Turn the records below, from the line containing "How large a" through the last line, into a Markdown table with the columns Row and Text. Put a running number in Row and the line in Text, and skip blank lines.

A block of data

# # # #

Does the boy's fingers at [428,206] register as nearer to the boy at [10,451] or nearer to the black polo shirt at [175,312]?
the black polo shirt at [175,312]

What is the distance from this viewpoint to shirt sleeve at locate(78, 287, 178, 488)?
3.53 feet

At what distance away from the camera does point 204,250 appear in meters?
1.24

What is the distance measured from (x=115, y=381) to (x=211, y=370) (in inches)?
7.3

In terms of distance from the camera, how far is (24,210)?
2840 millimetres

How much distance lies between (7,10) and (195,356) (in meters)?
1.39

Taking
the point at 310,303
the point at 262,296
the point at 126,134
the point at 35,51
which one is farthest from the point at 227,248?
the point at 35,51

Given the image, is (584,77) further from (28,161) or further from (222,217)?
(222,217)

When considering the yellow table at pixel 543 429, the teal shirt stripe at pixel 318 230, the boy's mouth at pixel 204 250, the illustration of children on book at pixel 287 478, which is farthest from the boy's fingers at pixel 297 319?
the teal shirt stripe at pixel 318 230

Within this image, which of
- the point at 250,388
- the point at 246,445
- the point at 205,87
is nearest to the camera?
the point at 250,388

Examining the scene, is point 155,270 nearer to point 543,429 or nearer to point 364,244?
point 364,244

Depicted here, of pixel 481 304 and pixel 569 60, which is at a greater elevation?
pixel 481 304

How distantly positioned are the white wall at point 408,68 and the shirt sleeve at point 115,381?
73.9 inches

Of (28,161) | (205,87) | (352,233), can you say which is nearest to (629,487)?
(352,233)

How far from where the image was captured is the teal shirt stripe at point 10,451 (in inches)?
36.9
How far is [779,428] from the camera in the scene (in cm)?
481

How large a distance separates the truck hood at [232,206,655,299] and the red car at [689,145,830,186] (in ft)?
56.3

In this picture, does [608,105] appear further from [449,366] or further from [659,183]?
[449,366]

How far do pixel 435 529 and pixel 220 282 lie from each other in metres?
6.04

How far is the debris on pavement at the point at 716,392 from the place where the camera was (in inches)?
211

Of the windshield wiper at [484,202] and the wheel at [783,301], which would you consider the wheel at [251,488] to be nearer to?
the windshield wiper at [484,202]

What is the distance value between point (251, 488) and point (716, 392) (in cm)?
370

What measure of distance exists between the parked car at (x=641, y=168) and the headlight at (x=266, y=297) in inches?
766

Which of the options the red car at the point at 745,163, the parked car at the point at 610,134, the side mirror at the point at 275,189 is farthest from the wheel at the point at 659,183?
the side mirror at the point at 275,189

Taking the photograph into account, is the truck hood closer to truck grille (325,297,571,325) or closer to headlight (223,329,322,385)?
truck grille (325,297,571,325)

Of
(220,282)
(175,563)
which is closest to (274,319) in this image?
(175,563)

# # # #

Written response
| Row | Text |
|---|---|
| 1 | How large a distance separates the truck hood at [232,206,655,299] and the red car at [689,145,830,186] (in ft)? |
| 2 | 56.3 |
| 3 | In this picture, does [608,105] appear further from [449,366] or further from [659,183]? |
| 4 | [449,366] |
| 5 | How far do pixel 435 529 and pixel 220 282 lie from each other in metres? |
| 6 | 6.04 |
| 7 | How far is the debris on pavement at the point at 716,392 from the place where the camera was (in inches)? |
| 8 | 211 |
| 9 | Of the windshield wiper at [484,202] and the wheel at [783,301], which would you consider the wheel at [251,488] to be nearer to? |
| 10 | the windshield wiper at [484,202] |
| 11 | What is the distance value between point (251, 488) and point (716, 392) (in cm)? |
| 12 | 370 |
| 13 | What measure of distance exists between the parked car at (x=641, y=168) and the headlight at (x=266, y=297) in inches? |
| 14 | 766 |
| 15 | Which of the options the red car at the point at 745,163, the parked car at the point at 610,134, the side mirror at the point at 275,189 is farthest from the wheel at the point at 659,183? |
| 16 | the side mirror at the point at 275,189 |
| 17 | Taking the photograph into account, is the truck hood closer to truck grille (325,297,571,325) or closer to headlight (223,329,322,385)? |
| 18 | truck grille (325,297,571,325) |
| 19 | Of |
| 20 | (220,282) |
| 21 | (175,563) |
| 22 | which is closest to (274,319) in this image? |
| 23 | (175,563) |